Driver Program Specification

The interpreter module needs some user interface code to be useful to a user. The starter code includes a command-line application that compiles to an executable named plotscript.exe on Windows and just plotscript on mac/linux. The executable is usable in one of three ways:

To execute short simple programs, pass a flag -e followed by a quoted string with the program. For example (> is the prompt):

> plotscript -e "(+ 1 (- 3) 12)"

This evaluates the program in the string and prints the result in the format below or produces an appropriate error message, beginning with "Error", if the program cannot be parsed or encounters a semantic error. If an error occurs plotscript returns EXIT_FAILURE from main, otherwise it returns EXIT_SUCCESS.

To execute programs stored in external files, provide the file-name containing the plotscript program as a command-line argument. For example, assuming a file named mycode.pls is in the current working directory with the executable:

> plotscript mycode.pls

This evaluates the program in the file and prints the result in the format below or produces an appropriate error message, beginning with "Error", if the program cannot be parsed or encounters a semantic error. If an error occurs plotscript returns EXIT_FAILURE from main, otherwise it returns EXIT_SUCCESS.

For interactive execution of programs using a REPL, just type the executable name:

> plotscript

This prints a prompt plotscript> to standard output and waits for the user to type an expression on standard input. It then evaluates the provided expression and prints the result in the format below, or prints an error message, beginning with "Error", if the line cannot be parsed or encounters a semantic error during evaluation. If a semantic error is encountered during evaluation the environment is not reset to the default state (i.e. it retains any defines encountered before the error). After printing the result the REPL prompts again. This continues until the user types the EOF character (Control-k on Windows and Control-d on unix). Changes to the environment are persistent during the use of the REPL. If the user provides an empty line at the REPL (just types Enter) it just ignore the input and prompts again.

Output Format: Expressions returned from the interpreter evaluation are printed as (<atom>). Errors are printed on a single line as the string "Error: " followed by an error message describing the error.
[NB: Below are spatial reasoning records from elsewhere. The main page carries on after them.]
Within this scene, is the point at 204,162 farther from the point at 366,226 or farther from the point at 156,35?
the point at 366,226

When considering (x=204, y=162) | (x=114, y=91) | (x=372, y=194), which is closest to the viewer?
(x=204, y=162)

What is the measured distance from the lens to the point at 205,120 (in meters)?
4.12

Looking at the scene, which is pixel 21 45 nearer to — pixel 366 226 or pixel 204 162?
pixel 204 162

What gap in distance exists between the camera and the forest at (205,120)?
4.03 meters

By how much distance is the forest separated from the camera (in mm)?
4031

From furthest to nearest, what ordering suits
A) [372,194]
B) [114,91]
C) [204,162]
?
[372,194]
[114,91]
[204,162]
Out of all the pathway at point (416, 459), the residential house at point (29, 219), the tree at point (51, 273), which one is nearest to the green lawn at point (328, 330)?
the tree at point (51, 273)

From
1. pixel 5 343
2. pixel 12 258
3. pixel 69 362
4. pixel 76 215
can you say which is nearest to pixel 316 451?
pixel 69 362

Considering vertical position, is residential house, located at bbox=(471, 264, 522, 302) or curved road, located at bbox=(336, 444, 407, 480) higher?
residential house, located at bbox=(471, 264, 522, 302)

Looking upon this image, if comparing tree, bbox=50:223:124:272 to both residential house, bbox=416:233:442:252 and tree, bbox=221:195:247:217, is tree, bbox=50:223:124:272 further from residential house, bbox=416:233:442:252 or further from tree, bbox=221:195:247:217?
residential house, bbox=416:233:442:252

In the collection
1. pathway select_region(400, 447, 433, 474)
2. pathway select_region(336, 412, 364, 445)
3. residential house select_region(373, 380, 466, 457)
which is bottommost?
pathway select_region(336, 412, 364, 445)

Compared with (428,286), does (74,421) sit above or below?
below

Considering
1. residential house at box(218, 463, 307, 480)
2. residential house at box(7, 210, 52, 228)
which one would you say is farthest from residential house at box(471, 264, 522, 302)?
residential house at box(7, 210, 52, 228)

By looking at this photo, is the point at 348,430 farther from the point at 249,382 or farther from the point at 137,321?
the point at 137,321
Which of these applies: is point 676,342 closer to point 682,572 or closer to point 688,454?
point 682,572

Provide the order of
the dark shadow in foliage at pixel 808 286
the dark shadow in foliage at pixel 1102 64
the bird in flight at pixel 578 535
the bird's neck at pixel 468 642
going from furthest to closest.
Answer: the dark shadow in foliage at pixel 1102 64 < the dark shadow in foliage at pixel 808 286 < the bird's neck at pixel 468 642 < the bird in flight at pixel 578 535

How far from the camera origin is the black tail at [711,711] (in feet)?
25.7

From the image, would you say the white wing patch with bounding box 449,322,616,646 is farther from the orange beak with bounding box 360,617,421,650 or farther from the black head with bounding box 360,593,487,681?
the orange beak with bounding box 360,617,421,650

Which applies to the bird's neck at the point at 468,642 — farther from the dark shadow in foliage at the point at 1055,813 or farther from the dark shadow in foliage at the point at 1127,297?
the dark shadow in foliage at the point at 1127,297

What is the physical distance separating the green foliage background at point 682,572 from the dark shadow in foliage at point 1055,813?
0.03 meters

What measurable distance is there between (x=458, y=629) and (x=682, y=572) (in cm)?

Example transcripts of use:

Executing a simple example at the command line:

> plotscript -e "(* 2 3)"
(6)

Execute the program in a file (showing it first using cat):

> cat program.pls
; define and add two numbers
(begin
  (define a 1)
  (define b 2)
  (+ b a)
)
> plotscript program.pls
(3)

Execute some expressions in the REPL:

> plotscript
plotscript> (define a 12)
(12)
plotscript> (define b 10)
(10)
plotscript> (- a b c)
Error: unknown symbol
plotscript> (- a b)
(2)
plotscript> (- 12 10)
(2)

Unit Tests

Each module of code above has a set of unit tests covering its functionality using Catch, e.g. basic tests for the interpreter module are included in the file interpreter_tests.cpp. These tests are built as part of the overall project using CMake as described below. These are examples of the kind of tests you will be writing during the semester.

Using CMake to build and test the software

The repository contains a CMakeLists.txt file that sets up the tests and builds the plotscript executable.

In the virtual machine this translates to the following:

> cd ~
> cmake /vagrant
> make
> make test

This treats the source directory as the shared host directory (/vagrant) and places the build in the home directory of the virtual machine user (/home/vagrant). Using CMake on your host system will vary slightly by platform and compiler/IDE.

The reference environment also includes tools for memory and coverage analysis. To run them (after doing the above):

> make memtest
> make coverage

We will discuss these tools in class.

Notes

[1]: This distinction is not always clear, many interpreters do compile to machine code or to a virtual machine. These are called just-in-time or JITing interpreters.